═══ Text block ═══

I'm not worried about cancer (MM, in particular) at all anymore. AND I really don't ever expect or want any sort of "treatment" for it either. My numbers (THANK GOD) are so very low and of little concern to me other than to try and find some sort of respect by a doctor who could tell me that, yes, the things I've experienced in the past that have been noted on imaging and in bloodwork . . . are tied together by this stupid MGUS thing. I think much, much more research needs to be done on the condition and then correlated to the wide range of physical symptoms it can (at least I believe) cause.
The problem (at least for me) in using any sort of pain medication is that because the pain I've experienced and continue to experience from time to time is that it usually only lasts for moments and then disappears as quickly as it happens. Trying to "prevent" that sporadic and unpredictable, short-lived, kind of pain has only proven impossible.

═══

- Task item -
Reproduce the passage about MGUS starting with "The problem (at" and going on through "only proven impossible.". Rely solely on the passage about MGUS above, without outside knowledge.

═══ Dataset records ═══

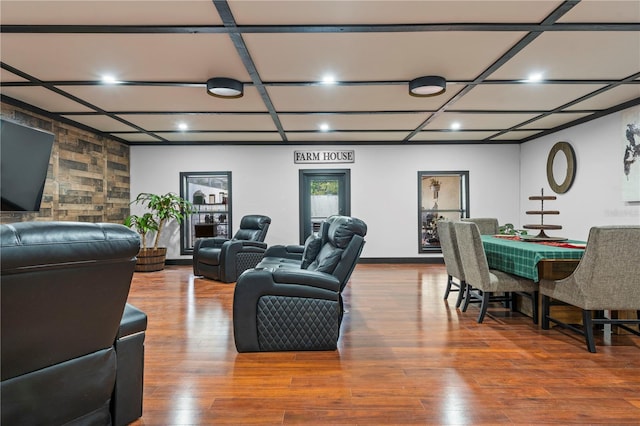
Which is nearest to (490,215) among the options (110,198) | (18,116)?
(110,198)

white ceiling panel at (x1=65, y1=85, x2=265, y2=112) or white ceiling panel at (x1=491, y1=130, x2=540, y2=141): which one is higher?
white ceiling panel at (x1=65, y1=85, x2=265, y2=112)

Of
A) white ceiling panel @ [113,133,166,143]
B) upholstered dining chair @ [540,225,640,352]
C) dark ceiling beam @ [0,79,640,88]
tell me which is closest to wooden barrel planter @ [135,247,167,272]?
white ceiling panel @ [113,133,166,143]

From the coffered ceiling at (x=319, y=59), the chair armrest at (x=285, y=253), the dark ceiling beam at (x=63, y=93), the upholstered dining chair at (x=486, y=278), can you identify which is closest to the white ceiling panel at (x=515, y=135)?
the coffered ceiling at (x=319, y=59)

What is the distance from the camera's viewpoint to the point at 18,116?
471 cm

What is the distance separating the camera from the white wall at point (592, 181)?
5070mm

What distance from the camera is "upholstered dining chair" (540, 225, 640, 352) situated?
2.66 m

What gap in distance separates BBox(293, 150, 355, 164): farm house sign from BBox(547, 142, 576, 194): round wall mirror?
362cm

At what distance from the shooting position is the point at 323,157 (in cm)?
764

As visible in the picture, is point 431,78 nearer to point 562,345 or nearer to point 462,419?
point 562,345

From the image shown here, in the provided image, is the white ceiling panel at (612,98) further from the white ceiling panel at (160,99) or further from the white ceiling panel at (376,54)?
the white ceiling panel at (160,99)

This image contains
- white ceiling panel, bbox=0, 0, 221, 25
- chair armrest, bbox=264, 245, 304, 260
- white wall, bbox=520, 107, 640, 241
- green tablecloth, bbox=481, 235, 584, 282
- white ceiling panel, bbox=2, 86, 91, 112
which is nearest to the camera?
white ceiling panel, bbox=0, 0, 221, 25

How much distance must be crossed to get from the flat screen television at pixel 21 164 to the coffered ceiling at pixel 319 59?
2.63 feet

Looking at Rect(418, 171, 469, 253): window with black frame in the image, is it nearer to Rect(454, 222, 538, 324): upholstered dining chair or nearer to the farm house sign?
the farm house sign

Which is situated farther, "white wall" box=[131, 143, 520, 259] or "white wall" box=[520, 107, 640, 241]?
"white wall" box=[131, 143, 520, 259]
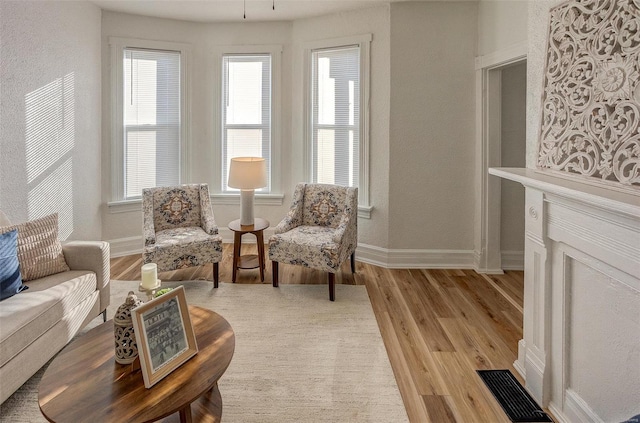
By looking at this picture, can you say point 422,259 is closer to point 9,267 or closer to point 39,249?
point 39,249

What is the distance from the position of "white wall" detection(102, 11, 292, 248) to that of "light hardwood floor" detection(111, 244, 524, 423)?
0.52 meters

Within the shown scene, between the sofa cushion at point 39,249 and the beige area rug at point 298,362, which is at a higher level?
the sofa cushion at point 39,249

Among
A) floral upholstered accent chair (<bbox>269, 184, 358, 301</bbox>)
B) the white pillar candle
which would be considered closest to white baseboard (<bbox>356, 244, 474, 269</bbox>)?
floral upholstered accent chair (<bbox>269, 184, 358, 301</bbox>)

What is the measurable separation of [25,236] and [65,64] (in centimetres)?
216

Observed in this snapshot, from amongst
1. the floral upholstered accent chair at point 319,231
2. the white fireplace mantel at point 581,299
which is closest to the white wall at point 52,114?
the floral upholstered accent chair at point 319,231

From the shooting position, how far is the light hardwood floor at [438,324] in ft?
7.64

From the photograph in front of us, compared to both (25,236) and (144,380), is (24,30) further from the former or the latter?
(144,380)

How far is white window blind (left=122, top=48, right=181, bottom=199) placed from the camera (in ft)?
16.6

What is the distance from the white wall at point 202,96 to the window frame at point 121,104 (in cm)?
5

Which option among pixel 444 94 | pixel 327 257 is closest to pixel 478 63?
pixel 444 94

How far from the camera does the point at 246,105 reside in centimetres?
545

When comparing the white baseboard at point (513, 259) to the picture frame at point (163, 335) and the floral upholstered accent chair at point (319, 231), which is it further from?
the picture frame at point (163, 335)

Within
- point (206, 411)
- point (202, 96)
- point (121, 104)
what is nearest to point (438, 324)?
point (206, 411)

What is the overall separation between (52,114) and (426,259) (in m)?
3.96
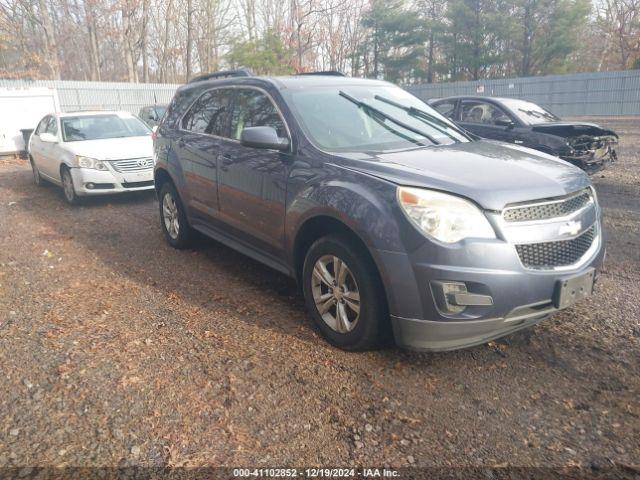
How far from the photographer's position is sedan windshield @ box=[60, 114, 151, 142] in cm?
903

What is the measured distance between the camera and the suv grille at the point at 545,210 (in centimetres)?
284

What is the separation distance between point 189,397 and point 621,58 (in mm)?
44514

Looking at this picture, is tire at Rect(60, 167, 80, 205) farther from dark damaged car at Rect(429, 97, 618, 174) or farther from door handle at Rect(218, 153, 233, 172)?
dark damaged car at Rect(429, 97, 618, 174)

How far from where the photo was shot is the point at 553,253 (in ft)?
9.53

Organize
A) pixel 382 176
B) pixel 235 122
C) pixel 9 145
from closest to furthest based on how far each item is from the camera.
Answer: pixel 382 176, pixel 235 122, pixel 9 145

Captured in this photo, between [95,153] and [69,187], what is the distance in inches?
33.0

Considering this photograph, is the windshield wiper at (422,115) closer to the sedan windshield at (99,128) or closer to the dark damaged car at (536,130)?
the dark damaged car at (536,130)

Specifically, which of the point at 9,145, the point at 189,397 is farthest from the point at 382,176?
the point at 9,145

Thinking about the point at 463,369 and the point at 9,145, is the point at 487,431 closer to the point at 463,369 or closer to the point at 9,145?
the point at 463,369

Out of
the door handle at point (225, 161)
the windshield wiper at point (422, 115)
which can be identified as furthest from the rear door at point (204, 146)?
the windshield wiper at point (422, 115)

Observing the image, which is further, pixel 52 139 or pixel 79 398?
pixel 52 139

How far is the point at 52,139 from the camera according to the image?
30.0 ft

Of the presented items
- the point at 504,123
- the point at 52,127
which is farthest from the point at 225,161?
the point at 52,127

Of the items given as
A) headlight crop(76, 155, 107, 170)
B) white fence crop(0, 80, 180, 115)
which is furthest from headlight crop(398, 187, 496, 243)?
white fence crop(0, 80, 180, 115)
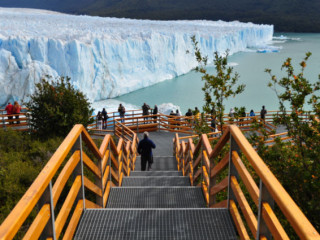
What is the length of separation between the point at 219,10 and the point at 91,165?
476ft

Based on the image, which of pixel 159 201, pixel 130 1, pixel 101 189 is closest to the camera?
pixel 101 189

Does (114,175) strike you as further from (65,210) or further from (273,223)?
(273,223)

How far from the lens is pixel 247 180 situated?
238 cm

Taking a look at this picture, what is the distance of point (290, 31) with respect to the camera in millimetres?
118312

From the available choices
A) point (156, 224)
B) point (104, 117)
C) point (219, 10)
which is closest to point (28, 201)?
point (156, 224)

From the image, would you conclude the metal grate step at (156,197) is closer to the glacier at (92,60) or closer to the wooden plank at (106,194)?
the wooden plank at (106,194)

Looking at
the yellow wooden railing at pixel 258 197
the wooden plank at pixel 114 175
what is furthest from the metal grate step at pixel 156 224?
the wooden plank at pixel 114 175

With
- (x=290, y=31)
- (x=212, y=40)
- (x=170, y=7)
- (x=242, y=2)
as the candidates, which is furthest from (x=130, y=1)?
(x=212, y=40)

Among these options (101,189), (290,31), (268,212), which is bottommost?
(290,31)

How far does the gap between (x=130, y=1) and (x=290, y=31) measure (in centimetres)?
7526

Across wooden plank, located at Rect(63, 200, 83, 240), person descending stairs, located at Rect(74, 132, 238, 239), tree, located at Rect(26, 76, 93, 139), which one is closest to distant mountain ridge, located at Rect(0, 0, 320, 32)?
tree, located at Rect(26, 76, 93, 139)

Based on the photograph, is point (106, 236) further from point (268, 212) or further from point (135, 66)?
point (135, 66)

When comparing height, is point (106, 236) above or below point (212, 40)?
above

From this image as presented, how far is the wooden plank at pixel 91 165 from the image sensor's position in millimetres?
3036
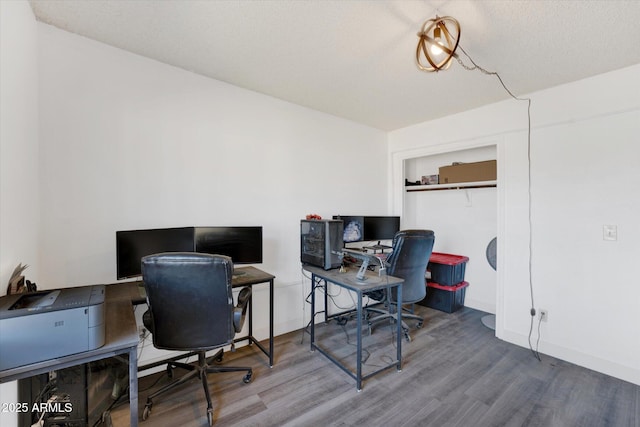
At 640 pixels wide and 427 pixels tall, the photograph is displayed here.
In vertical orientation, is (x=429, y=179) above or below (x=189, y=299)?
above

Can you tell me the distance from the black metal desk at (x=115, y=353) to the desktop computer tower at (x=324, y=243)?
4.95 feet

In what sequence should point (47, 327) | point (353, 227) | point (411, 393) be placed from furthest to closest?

═══

- Completed exercise -
The problem (at least for me) in using any sort of pain medication is that because the pain I've experienced and continue to experience from time to time is that it usually only lasts for moments and then disappears as quickly as it happens. Trying to "prevent" that sporadic and unpredictable, short-lived, kind of pain has only proven impossible.